Gerald Bernstein, MD, is director of the diabetes management program at the Friedman Diabetes Institute at Beth Israel Medical Center in New York.

Disclosure: Dr. Bernstein acts as a consultant for Generex.


COUNTER

May be problematic in pediatrics

Leonid Poretsky, MD
Leonid Poretsky

Even if we had a genetic test that could accurately predict risk for developing diabetes, screening for type 1 diabetes may not be as useful as screening for type 2 diabetes in pediatric patients.

In children, it is important to distinguish between type 1 and type 2 diabetes because they are very different. Currently, we have fairly strong knowledge about genetic influences — for example, HLA haplotypes — that are associated with type 1 diabetes. The problem, however, is that we do not currently have effective prevention strategies for people at high risk for the disease. Researchers are conducting trials and programs examining the efficacy of various approaches to prevent the development of type 1 diabetes, such as using oral or injectable insulin, but at present the issue remains unresolved. Therefore, how is knowing one’s risk beneficial?

Furthermore, rather than helping patients and their parents, results indicating high risk for type 1 diabetes may cause unnecessary anxiety. For instance, a child may not be able to completely comprehend the information provided by his or her physician. Parents, on the other hand, would hopefully understand, but might become overly cautious and experience stress, even though their child, while at high risk, may not develop the disease.

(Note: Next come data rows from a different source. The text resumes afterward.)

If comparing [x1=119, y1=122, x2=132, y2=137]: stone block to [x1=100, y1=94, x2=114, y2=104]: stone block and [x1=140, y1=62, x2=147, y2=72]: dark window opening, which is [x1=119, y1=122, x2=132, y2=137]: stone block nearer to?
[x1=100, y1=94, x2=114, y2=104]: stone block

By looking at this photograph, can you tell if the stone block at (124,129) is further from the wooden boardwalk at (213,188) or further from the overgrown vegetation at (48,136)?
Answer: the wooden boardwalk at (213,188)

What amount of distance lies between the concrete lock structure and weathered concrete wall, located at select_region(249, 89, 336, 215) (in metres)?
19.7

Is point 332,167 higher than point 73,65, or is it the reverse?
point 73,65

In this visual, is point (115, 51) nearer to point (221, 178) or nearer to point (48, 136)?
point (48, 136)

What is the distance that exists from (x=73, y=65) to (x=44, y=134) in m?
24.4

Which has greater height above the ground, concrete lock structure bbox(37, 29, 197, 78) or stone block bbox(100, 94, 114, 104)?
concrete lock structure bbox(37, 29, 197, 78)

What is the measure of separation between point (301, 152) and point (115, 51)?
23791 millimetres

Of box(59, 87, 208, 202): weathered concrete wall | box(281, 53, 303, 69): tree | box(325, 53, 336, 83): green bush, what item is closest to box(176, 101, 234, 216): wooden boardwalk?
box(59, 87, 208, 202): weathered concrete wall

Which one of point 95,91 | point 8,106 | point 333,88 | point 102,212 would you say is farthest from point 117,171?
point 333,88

Genetic testing for type 2 diabetes is more complicated because, unlike type 1 diabetes, many more genes appear to be involved, but the influence of any one of them appears to be very small. Nevertheless, a high risk result may prompt patients and parents to implement proven interventions — primarily involving weight maintenance and exercise — to prevent development of the disease. Once we develop more accurate genetic tests for both types of diabetes, find preventive measures for type 1 diabetes and learn more about the genetic influences on type 2 diabetes, then genetic screening in children may be both feasible and clinically meaningful.

Leonid Poretsky, MD, is director of the Friedman Diabetes Institute and chief of the division of endocrinology at Beth Israel Medical Center in New York. He is also professor of medicine at Albert Einstein College of Medicine.

Disclosure: Dr. Poretsky reports no relevant financial disclosures.